Imagine if there was a way to conduct torture on someone without leaving one mark on their body. Virtural Reality is the currently being used to heightened the experience and give a person an euforia of being in a videos game. Image there is a walls covered in geometric patterns that literally hurt to look at. In the corner are a polygonal bed and bench canted at angles that make them impossible to sit on. The floor is cluttered with a gridwork of bricks rendering it impossible to walk any direction but forward.

It sounds like a computer model of the exact opposite of Fung Shui, but it’s quite real. Built by anarchists fighting in the Spanish Civil War, the so-called psychotechnic torture cell used turn-of-the-century perceptual concepts in abstract art to maximize sensory disruption, subverting prisoners’ senses to drive them mad.

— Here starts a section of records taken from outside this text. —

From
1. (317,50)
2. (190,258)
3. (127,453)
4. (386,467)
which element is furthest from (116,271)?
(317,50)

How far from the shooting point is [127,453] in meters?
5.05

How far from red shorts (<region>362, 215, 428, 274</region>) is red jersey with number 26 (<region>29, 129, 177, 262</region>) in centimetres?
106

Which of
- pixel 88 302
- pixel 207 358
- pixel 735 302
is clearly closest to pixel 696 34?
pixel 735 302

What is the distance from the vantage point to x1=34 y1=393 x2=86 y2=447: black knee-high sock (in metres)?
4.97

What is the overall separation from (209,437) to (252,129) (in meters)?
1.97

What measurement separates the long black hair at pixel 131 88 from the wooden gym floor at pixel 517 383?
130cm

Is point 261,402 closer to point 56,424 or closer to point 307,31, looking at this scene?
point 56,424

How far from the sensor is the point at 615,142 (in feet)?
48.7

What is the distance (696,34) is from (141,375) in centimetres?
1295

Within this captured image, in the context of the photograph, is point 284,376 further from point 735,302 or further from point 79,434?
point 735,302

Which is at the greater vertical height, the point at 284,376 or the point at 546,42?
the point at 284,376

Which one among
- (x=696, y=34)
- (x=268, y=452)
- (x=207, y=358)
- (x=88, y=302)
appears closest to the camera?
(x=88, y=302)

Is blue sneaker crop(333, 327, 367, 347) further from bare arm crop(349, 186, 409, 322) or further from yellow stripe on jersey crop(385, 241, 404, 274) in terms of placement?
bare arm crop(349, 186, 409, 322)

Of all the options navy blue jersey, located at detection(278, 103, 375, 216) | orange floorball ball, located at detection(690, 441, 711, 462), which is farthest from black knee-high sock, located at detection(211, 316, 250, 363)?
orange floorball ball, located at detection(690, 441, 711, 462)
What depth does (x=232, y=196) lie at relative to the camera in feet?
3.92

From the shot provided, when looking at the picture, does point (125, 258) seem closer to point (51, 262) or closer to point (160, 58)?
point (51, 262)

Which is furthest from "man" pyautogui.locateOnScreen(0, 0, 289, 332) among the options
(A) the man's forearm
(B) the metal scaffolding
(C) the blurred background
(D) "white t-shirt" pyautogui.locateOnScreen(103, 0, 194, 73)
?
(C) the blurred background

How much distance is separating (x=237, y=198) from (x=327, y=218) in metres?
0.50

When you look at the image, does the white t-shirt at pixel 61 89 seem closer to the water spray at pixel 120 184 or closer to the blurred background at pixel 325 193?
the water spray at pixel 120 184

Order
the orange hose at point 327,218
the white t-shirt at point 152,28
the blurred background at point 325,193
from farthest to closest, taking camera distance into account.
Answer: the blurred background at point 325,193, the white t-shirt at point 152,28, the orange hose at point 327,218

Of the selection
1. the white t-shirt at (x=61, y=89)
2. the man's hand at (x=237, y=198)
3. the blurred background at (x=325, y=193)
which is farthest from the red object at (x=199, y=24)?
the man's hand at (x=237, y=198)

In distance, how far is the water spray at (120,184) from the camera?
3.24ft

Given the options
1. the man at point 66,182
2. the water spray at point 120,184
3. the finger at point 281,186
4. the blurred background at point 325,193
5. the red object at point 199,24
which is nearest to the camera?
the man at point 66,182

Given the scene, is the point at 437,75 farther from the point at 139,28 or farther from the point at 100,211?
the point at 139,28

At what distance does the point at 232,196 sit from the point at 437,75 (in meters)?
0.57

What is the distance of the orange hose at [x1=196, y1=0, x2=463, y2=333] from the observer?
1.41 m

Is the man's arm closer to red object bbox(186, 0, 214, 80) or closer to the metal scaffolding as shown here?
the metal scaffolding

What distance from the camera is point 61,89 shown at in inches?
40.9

It’s a bizarre example of the kind of mind-games that’s possible when someone has the means of shaping your reality—something modern technology now allows us to do like never before.

Virtual reality is being trumpeted as a platform for everything from war training to video games to treating PTSD. But given how powerful VR is becoming, and how widely used it’s evidently going to become, one logical misuse is especially disturbing: torture.

To be clear, there’s no evidence of VR being used to press people for information the way sound, rectal feeding, and other horrors were applied by the CIA in its secret prisons. But where the imagination goes, reality has often followed. And when it comes to torture, a simulation can be just as impactful as the real thing. “In mental health, perceptions are reality,” says Dr. Asher Aladjem of Bellevue’s Program for Survivors of Torture, “so if you think you are being tortured, you are being tortured.”